Stored data entries
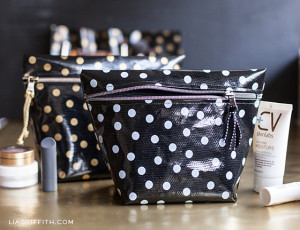 Make Up Bag Free Sewing Tutorial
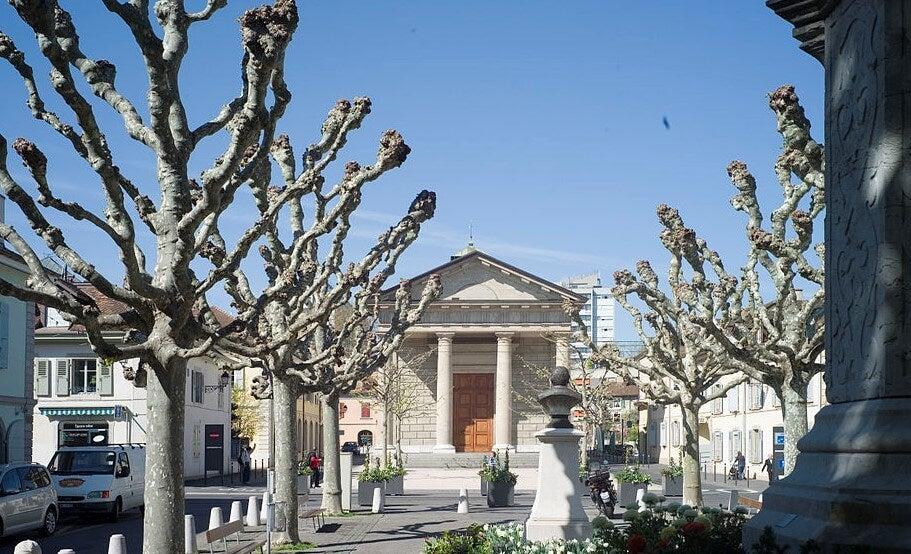 Plaza del templo de Carouge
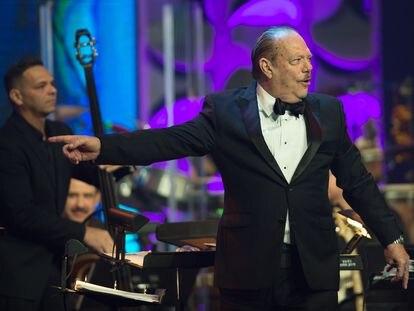 Larry Harlow en un concierto en Miami en 2016.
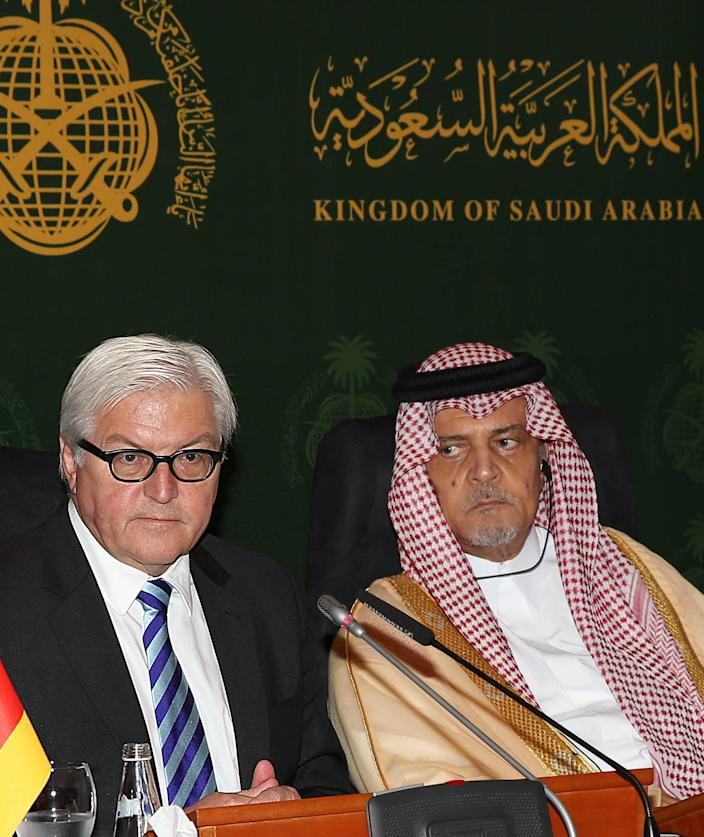 Saudi Foreign Minister Prince Saud al-Faisal (R) and German Foreign Minister Frank-Walter Steinmeier attend a press conference following their meeting in Jeddah, Saudi Arabia, October 13, 2014 (AFP Photo/)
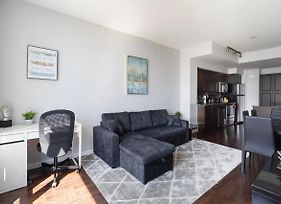 *Luxury* Condo In Downtown With Lake View photos Exterior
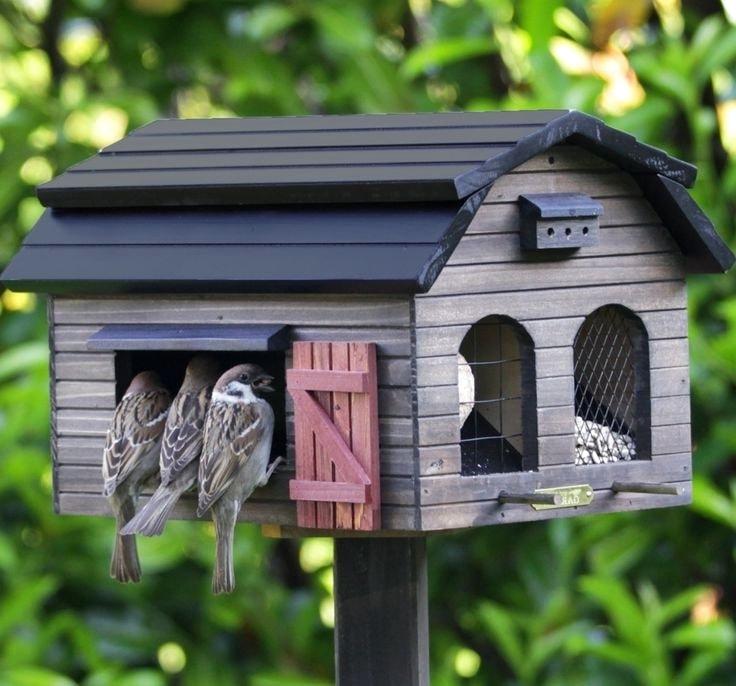 Красивая деревянная кормушка для птиц в вид домика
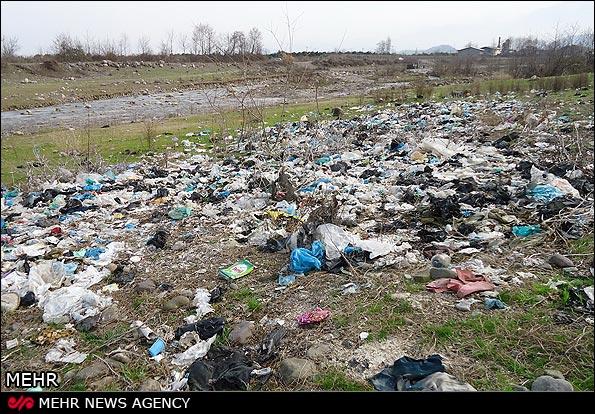 نتیجه تصویری برای ریختن آشغال پوشک در دریا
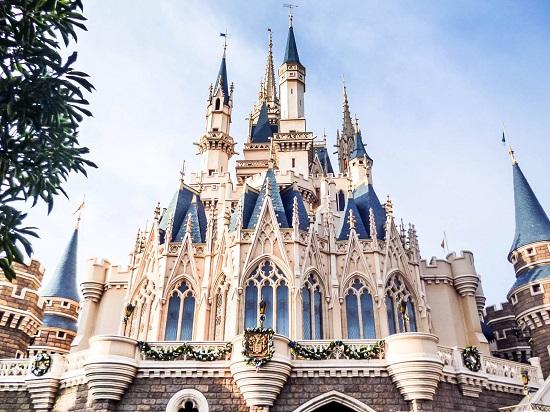 Cảnh đẹp lộng lẫy tại công việc Tokyo Disneyland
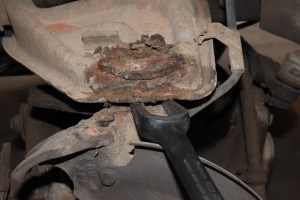 07.The upper joint is first. Here we used a pickle fork to separate it since we are not reusing the ball joint.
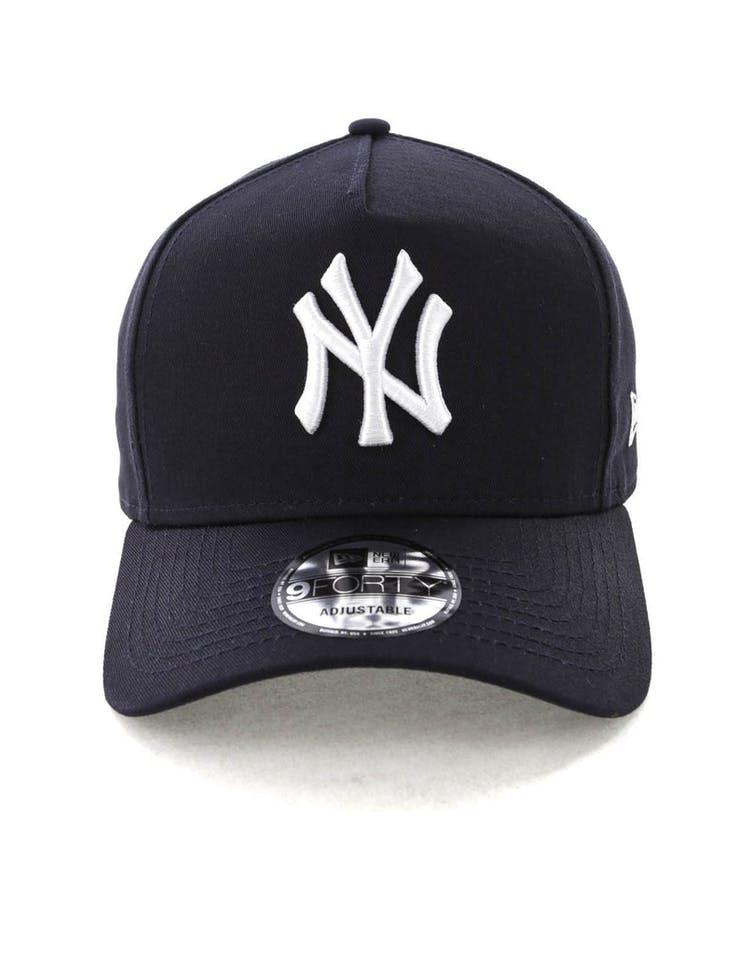 huge selection of e22e7 36a3b New Era New York Yankees K-Frame Snapback Navy White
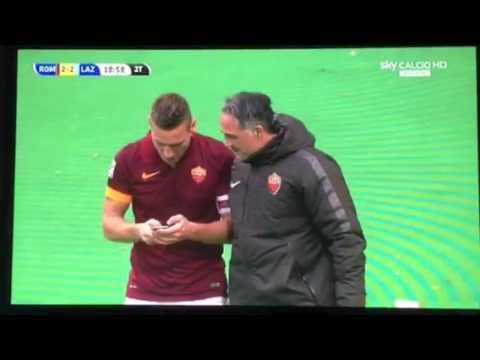 Totti Selfie dopo il gol nel derby tra Roma e Lazio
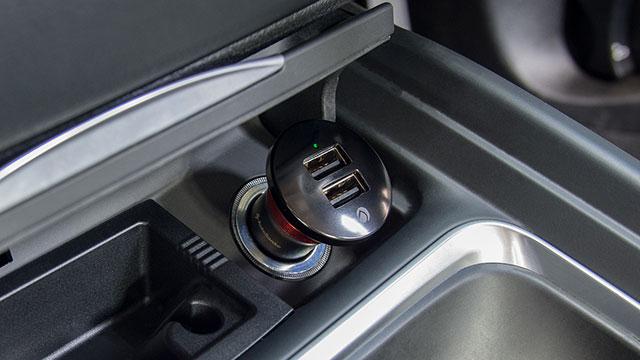 Deff Car Ciger Charger FIGO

## [Work to complete]
What is needed is an exact copy of all the data, with no images in it.

## [Completed exercise]
 Make Up Bag Free Sewing Tutorial
 Plaza del templo de Carouge
 Larry Harlow en un concierto en Miami en 2016.
 Saudi Foreign Minister Prince Saud al-Faisal (R) and German Foreign Minister Frank-Walter Steinmeier attend a press conference following their meeting in Jeddah, Saudi Arabia, October 13, 2014 (AFP Photo/)
 *Luxury* Condo In Downtown With Lake View photos Exterior
 Красивая деревянная кормушка для птиц в вид домика
 نتیجه تصویری برای ریختن آشغال پوشک در دریا
 Cảnh đẹp lộng lẫy tại công việc Tokyo Disneyland
 07.The upper joint is first. Here we used a pickle fork to separate it since we are not reusing the ball joint.
 huge selection of e22e7 36a3b New Era New York Yankees K-Frame Snapback Navy White
 Totti Selfie dopo il gol nel derby tra Roma e Lazio
 Deff Car Ciger Charger FIGO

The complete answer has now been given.